When the cacophony in my head gets too bad, I call my assistant Gentiana and tell her I‘m feeling poorly. She takes it with a concerned purr, her big eyes scanning my face for any sign of discomfort. It’s not often that I go home earlier, but I can’t concentrate anymore. The numbers on the screen in front of me keep fading into each other, melting like ice in the sun - not that that ever happens here. Sunny days are few and far between, so rare that when they happen, most of my employees mysteriously call in sick. I can’t blame them. And thus, for the first time since I arrived here, I play sick too. Funny, the pang of guilt I anticipated didn't even hit.

Instead of home to my apartment, my feet take me towards the elevator to the garage, the soft thud of my boots fading away in the polished corridors.
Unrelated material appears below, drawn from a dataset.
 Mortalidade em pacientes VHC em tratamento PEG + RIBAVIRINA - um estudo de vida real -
Thoughts are whirring in my head, trying to figure out a reason why I would go down there. Maybe… maybe I could ask him about my car, and that I don’t use it often. Maybe he could tell me what to do or if I need to make sure some things are taken care of before I take it out for a drive?

Well, it’s not a good reason to go meet someone, but better than nothing. When the elevator chimes its arrival on the lowest floor, I smooth down my suit to make sure I look respectable, clear my throat, and step out into the gloomy corridor leading to the garage. Does Li work today at all? My heart clenches at the prospect that my endeavour down here could be in vain. Maybe I missed him? But I don’t want to think about it. 
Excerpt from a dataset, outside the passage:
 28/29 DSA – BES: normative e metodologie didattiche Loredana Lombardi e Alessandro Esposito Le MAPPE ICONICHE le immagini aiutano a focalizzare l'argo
My eyes scan the signposting, trying to orient myself in this maze. Everything looks the same. I have vague memories of this place, mainly from the day when my car was delivered. I don’t even remember why I bought that thing, only that one morning I woke with the invoice in my email folder and a lot fewer credits in my account. 

It’s a nice little car, by all means. Two seats, all in shiny black and chrome, turian made - and wholly unsuited to this climate. But whatever. I’ve been paying for the garage space for years, I can just as well go down to have a look, stroke the shiny varnish to give it a little bit of appreciation. Even if Li isn’t there.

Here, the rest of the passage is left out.